I have come across this issue of not being able to run multiple clusters in a single resource group.

What's the status of this PR, it looks like it's yet to be approved?

Ed.

HongW2019 · 2022-03-23T12:33:53Z

Hi,

I have come across this issue of not being able to run multiple clusters in a single resource group.

What's the status of this PR, it looks like it's yet to be approved?

Ed.

Yes, we need at least 1 approving review by reviewers with write access. So, @ijrsvt @DmitriGekhtman Could you please help review / approve this PR? Thanks a lot.

ecm200 · 2022-03-23T14:38:05Z

Hi,
I have come across this issue of not being able to run multiple clusters in a single resource group.
What's the status of this PR, it looks like it's yet to be approved?
Ed.

Yes, we need at least 1 approving review by reviewers with write access. So, @ijrsvt @DmitriGekhtman Could you please help review / approve this PR? Thanks a lot.

One additional issue I seem to have uncovered is the additional resources ray creates when bringing up a cluster on Azure. Due to issue with having multiple clusters in a resource group, I have attempted to create a second cluster, in a new resource group, and this has encountered problems as these additional resources have the same name.

The resources I am referring to are:

Managed Identity [ray-msi-user-identity]
Network Security Group [ray-nsg]
Vnet [ray-vnet]

By default these resources are created into a resource group, but given identical names, as above in the square brackets.

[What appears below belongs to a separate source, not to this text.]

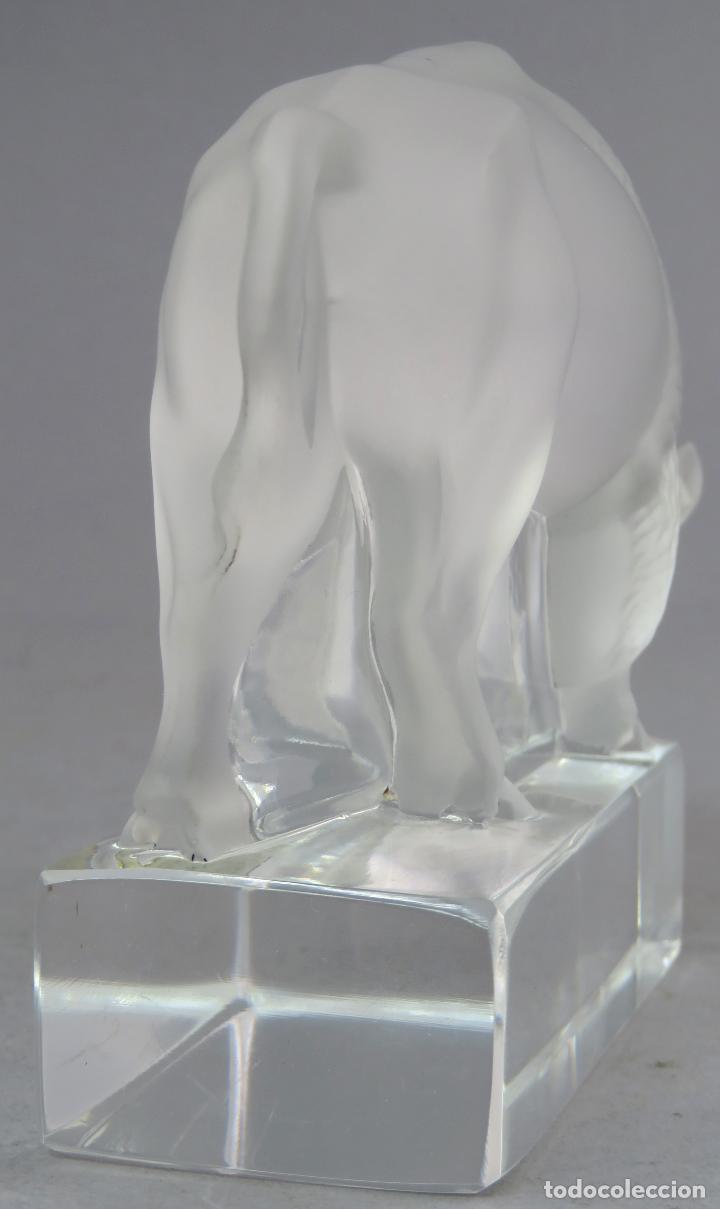 Antigüedades: Bisonte en vidrio prensado cristal glace tallado Lalique Francia siglo XX - Foto 4 - 212604586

When creating a new cluster using ray up it fails due to permissions errors of the managed identity. It threw the following error:

Traceback (most recent call last):
  File "/home/azureuser/.conda/envs/py38_ray_v2.0.0dev/bin/ray", line 8, in <module>
    sys.exit(main())
  File "/home/azureuser/.conda/envs/py38_ray_v2.0.0dev/lib/python3.8/site-packages/ray/scripts/scripts.py", line 2269, in main
    return cli()
  File "/home/azureuser/.conda/envs/py38_ray_v2.0.0dev/lib/python3.8/site-packages/click/core.py", line 1128, in __call__
    return self.main(*args, **kwargs)
  File "/home/azureuser/.conda/envs/py38_ray_v2.0.0dev/lib/python3.8/site-packages/click/core.py", line 1053, in main
    rv = self.invoke(ctx)
  File "/home/azureuser/.conda/envs/py38_ray_v2.0.0dev/lib/python3.8/site-packages/click/core.py", line 1659, in invoke
    return _process_result(sub_ctx.command.invoke(sub_ctx))
  File "/home/azureuser/.conda/envs/py38_ray_v2.0.0dev/lib/python3.8/site-packages/click/core.py", line 1395, in invoke
    return ctx.invoke(self.callback, **ctx.params)
  File "/home/azureuser/.conda/envs/py38_ray_v2.0.0dev/lib/python3.8/site-packages/click/core.py", line 754, in invoke
    return __callback(*args, **kwargs)
  File "/home/azureuser/.conda/envs/py38_ray_v2.0.0dev/lib/python3.8/site-packages/ray/autoscaler/_private/cli_logger.py", line 808, in wrapper
    return f(*args, **kwargs)
  File "/home/azureuser/.conda/envs/py38_ray_v2.0.0dev/lib/python3.8/site-packages/ray/scripts/scripts.py", line 1158, in up
    create_or_update_cluster(
  File "/home/azureuser/.conda/envs/py38_ray_v2.0.0dev/lib/python3.8/site-packages/ray/autoscaler/_private/commands.py", line 276, in create_or_update_cluster
    get_or_create_head_node(
  File "/home/azureuser/.conda/envs/py38_ray_v2.0.0dev/lib/python3.8/site-packages/ray/autoscaler/_private/commands.py", line 641, in get_or_create_head_node
    nodes = provider.non_terminated_nodes(head_node_tags)
  File "/home/azureuser/.conda/envs/py38_ray_v2.0.0dev/lib/python3.8/site-packages/ray/autoscaler/_private/_azure/node_provider.py", line 142, in non_terminated_nodes
    nodes = self._get_filtered_nodes(tag_filters=tag_filters)
  File "/home/azureuser/.conda/envs/py38_ray_v2.0.0dev/lib/python3.8/site-packages/ray/autoscaler/_private/_azure/node_provider.py", line 38, in wrapper
    return f(self, *args, **kwargs)
  File "/home/azureuser/.conda/envs/py38_ray_v2.0.0dev/lib/python3.8/site-packages/ray/autoscaler/_private/_azure/node_provider.py", line 83, in _get_filtered_nodes
    nodes = [self._extract_metadata(vm) for vm in filter(match_tags, vms)]
  File "/home/azureuser/.conda/envs/py38_ray_v2.0.0dev/lib/python3.8/site-packages/ray/autoscaler/_private/_azure/node_provider.py", line 83, in <listcomp>
    nodes = [self._extract_metadata(vm) for vm in filter(match_tags, vms)]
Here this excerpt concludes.